Zdjęcie: Piotr Woroniec Jr / Rzeszów News

Koniec ze ściskiem w autobusach na siedmiu najbardziej obleganych liniach MPK. Miasto Rzeszów planuje zakup 30 nowych autobusów przegubowych, które poprawią komfort jazdy. Przy okazji dokupi jeszcze dziesięć standardowych autobusów 12-metrowych.

Chyba każdemu, kto korzysta dość często z usług MPK zdarzyło się wsiąść, a raczej wcisnąć (czasem cudem), do zatłoczonego autobusu i kilkanaście minut podróżować w ścisku.
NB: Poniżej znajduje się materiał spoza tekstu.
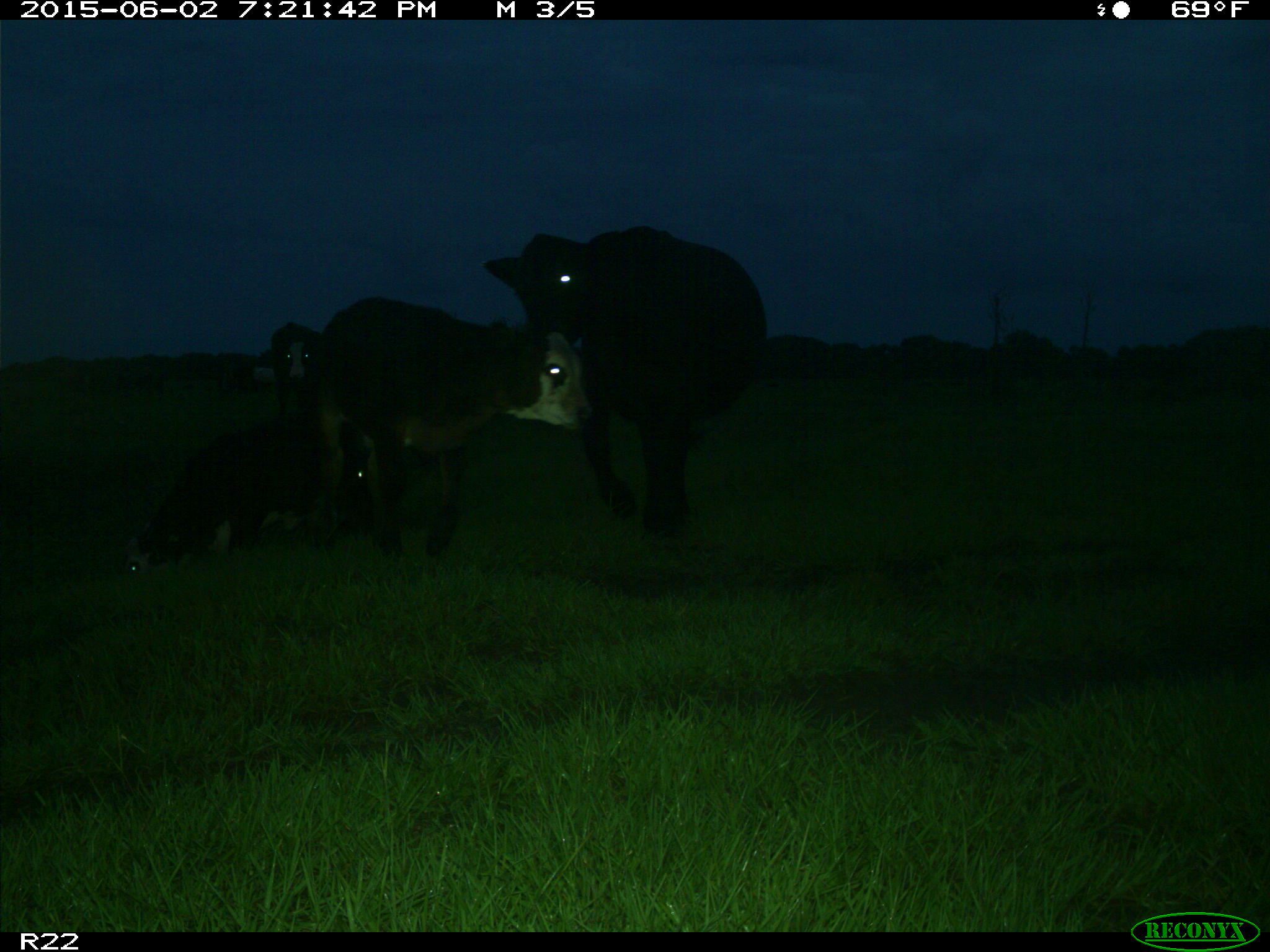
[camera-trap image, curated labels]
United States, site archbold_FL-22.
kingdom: Animalia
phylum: Chordata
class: Mammalia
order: Artiodactyla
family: Bovidae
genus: Bos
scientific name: Bos taurus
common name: domestic cow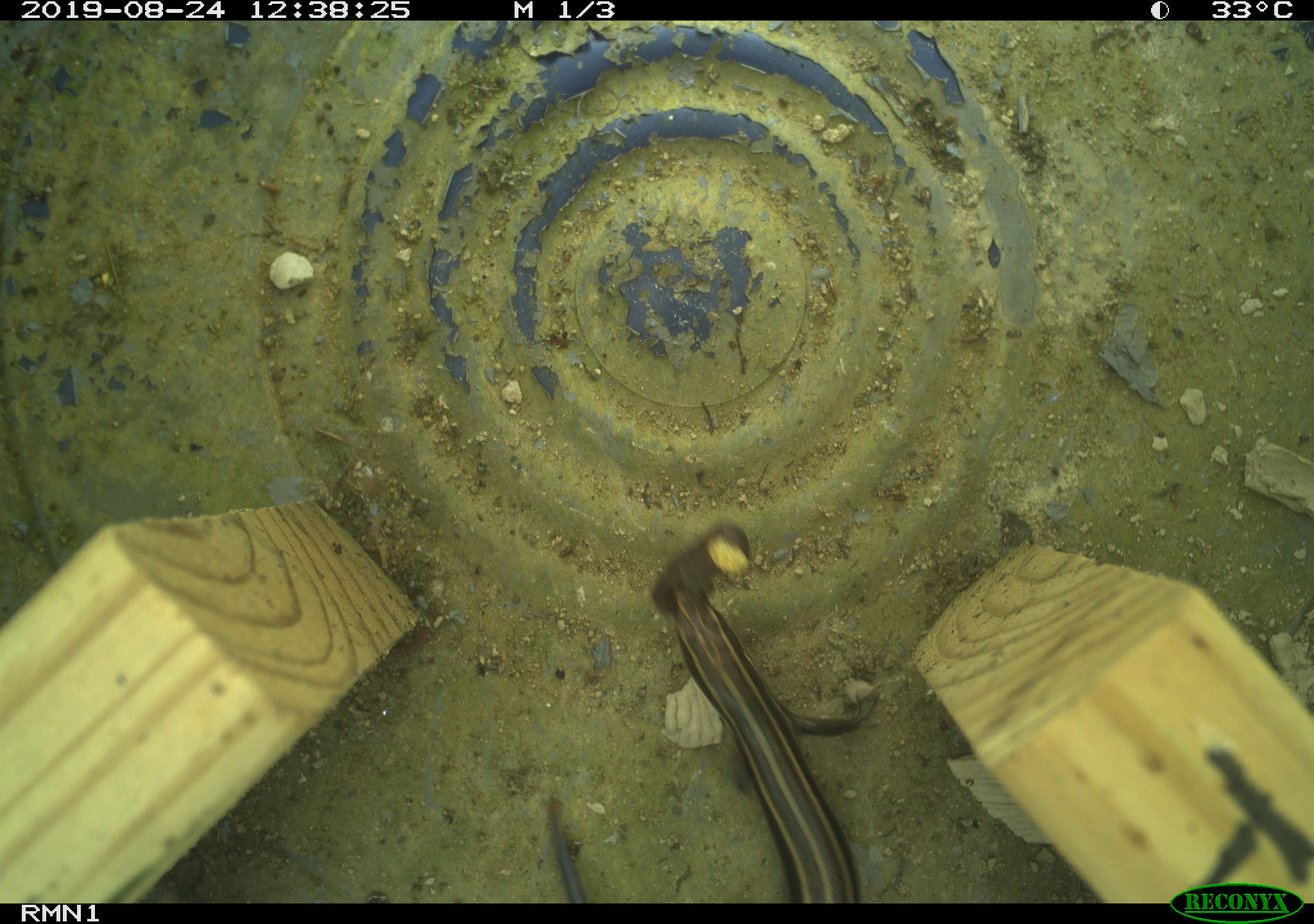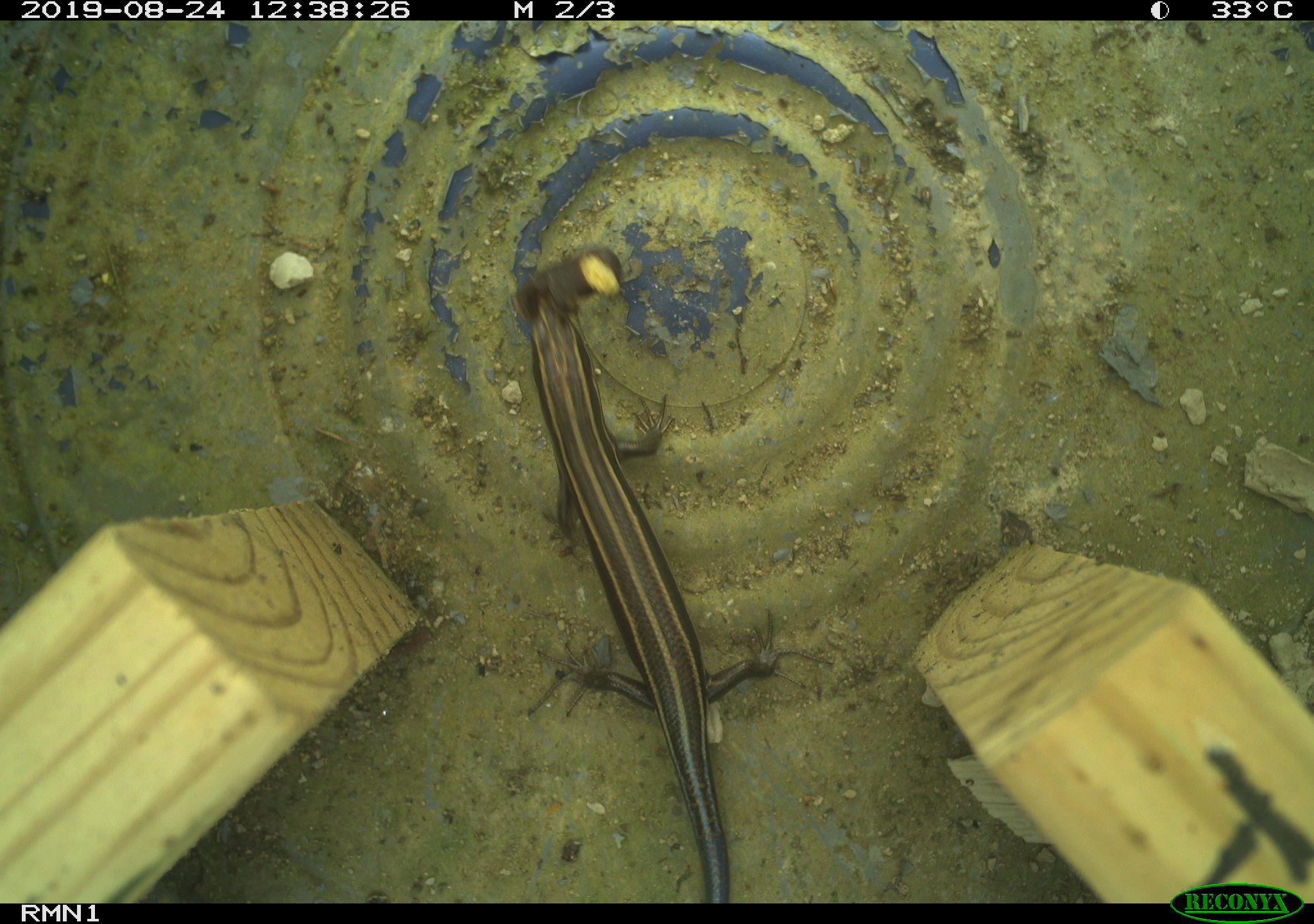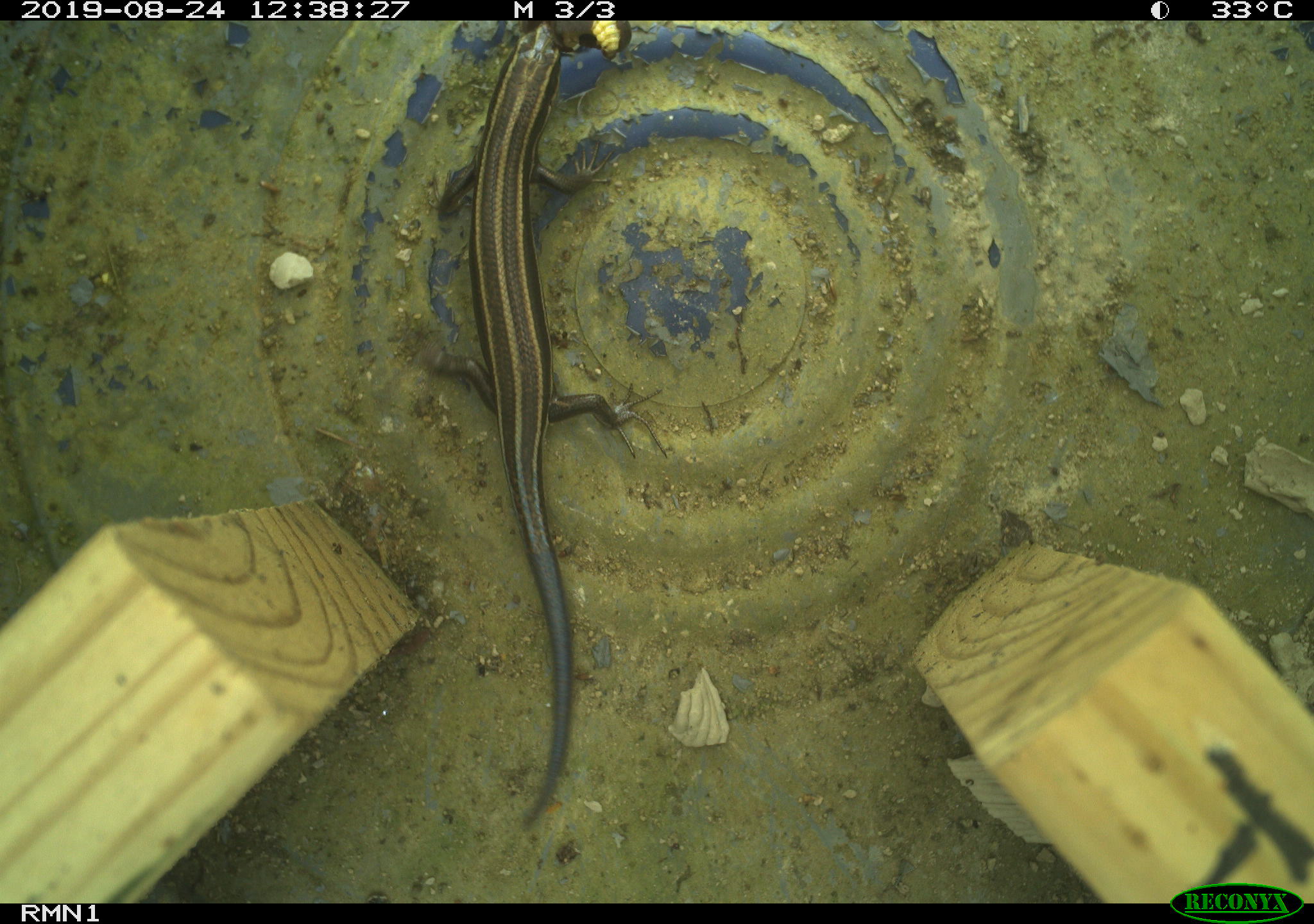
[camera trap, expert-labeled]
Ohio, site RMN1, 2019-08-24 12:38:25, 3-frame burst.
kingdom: Animalia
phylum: Chordata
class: Reptilia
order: Squamata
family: Scincidae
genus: Plestiodon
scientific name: Plestiodon fasciatus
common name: common five-lined skink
Common five-lined skink (Plestiodon fasciatus).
Problem ten ma rozwiązać zakup 30 nowych autobusów przegubowych – 18-metrowych, które niezależnie od marki mogą zabrać około 40 pasażerów więcej, niż zwykłe autobusy 12-metrowe.

– Nasza flota obecnie liczy 187  autobusów, przy czym tylko jeden jest przegubowy i  w dodatku ma już swoje najlepsze lata ma za sobą – mówi Anna Kowalska, dyrektor Zarządu Transportu Miejskiego w Rzeszowie.

– Zdecydowaliśmy się na zakup większych autobusów, bo chcemy, aby korzystanie z miejskiej komunikacji dla pasażerów było bardziej komfortowe, zwłaszcza na tych najbardziej obleganych liniach – dodaje.

Okazuje się, że zakup przegubowców obniży również koszty związane z eksploatacją pojazdów.

– 50 proc. jednego wozokilometra stanowi zapłata za prace kierowcy. Gdy  na najbardziej obleganych liniach będą jeździć większe autobusy, nie będziemy musieli już dublować kursów – tłumaczy szefowa ZTM.

Przegubowce mają się pojawić na liniach 11, 13, 17, 18, 19, 34, 36. W tym zestawieniu nie ma popularnego „koła”, ponieważ kursy na tej trasie mają być obsługiwane przez autobusy elektryczne – powtórzony przetarg na ich zakup ma zostać ogłoszony jeszcze w tym tygodniu.

Miasto wraz z przegubowcami chce zakupić  jeszcze dziesięć autobusów 12-metorwych. Łącznie 40 nowych pojazdów komunikacji miejskiej ma być wyposażonych w silnik diesla, który spełnia najbardziej restrykcyjne obecne normy emisji spalin.

O tym, jaka firma dostarczy Rzeszowowi 40 nowych autobusów dowiemy się już końcem maja. ZTM szacuje, że na ten cel wyda ok. 40 mln zł.

– Nowe autobusy pojawią się na rzeszowskich drogach w przyszłym roku. Chcemy, aby kilka z nich wyjechało już w pierwszym kwartale 2018 roku – zapowiada Anna Kowalska.